Construct Identification Validity: The “Language Ability” target construct was described. A large pool of 170 test tasks with over 700 sub-items was introduced for tryout. From this pool, the best tasks and sub-items were chosen. Then relationships among the items were analyzed in two ways. Internal consistency revealed high homogeneity (Internal consistency, see previous section). Correlation between AC and EC, which both claim to measure language ability through different aspects, was found to be .74. Therefore, each subscale is measuring different aspects of the construct “language ability”.
Differential Item Functioning:
Other: Clinical validity studies were conducted for four clinical groups: children with language disorder, developmental delay, autism, or hearing impairment. A variety of tests were used: PLS-3, REEL, and Rossetti Infant Toddler Scale (both of which are criterion referenced).
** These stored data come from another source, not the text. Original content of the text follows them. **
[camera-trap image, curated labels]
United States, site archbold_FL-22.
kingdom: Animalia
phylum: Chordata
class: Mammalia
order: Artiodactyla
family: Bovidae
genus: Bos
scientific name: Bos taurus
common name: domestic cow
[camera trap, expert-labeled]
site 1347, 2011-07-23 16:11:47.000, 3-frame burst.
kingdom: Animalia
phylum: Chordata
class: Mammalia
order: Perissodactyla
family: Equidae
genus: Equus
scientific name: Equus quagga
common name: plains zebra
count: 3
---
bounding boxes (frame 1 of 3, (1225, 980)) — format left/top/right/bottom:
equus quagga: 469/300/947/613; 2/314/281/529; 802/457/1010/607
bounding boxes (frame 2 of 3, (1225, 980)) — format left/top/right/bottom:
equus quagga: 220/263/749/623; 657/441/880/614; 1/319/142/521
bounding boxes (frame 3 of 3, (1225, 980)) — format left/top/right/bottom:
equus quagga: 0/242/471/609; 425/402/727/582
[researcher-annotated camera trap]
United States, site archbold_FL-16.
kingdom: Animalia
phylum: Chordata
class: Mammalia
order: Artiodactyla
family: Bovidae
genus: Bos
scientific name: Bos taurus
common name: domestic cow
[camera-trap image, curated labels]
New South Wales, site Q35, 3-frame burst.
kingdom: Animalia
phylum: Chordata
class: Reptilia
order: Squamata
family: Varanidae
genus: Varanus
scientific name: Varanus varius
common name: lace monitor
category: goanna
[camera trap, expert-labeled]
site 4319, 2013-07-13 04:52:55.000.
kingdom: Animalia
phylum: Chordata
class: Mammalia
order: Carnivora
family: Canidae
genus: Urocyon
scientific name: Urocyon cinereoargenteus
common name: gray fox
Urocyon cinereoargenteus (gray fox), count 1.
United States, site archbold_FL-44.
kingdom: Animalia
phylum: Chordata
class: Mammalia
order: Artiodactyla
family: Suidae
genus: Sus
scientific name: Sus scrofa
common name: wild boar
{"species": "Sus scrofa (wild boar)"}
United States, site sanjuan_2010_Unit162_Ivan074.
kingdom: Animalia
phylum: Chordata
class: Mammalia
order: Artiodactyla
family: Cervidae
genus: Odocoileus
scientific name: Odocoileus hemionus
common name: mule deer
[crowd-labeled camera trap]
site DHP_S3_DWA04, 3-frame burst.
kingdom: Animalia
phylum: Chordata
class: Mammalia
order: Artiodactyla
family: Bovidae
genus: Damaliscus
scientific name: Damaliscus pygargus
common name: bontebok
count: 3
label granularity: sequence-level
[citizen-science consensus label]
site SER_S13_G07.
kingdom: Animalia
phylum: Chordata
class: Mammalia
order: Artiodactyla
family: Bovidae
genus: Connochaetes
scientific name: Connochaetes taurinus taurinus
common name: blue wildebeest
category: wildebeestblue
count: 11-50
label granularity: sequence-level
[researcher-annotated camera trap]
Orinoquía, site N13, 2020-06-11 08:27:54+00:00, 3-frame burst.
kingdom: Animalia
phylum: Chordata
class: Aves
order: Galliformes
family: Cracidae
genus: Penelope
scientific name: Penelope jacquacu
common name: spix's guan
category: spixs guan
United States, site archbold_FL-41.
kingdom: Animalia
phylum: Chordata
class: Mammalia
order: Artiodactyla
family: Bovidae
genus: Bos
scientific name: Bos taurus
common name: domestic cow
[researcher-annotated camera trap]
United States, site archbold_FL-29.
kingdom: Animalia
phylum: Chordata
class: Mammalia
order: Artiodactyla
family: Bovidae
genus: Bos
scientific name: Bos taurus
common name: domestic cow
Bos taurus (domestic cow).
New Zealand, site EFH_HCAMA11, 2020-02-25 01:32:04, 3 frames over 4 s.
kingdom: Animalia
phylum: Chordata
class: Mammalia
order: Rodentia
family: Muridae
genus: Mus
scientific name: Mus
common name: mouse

The PLS-4 successfully identified children with language disorders previously identified as such as well as children not previously identified. The test also successfully identified children without language disorders both those previously identified as such and those not. Children with autism and hearing impairment performed significantly differently than typically developing children with patterns of variability in their performance on specific tasks described by the authors in the manual (pp. 215-218). Children with developmental delays demonstrated similar performance to those with hearing impairment in areas such as social communication, vocal development, and vocabulary tasks.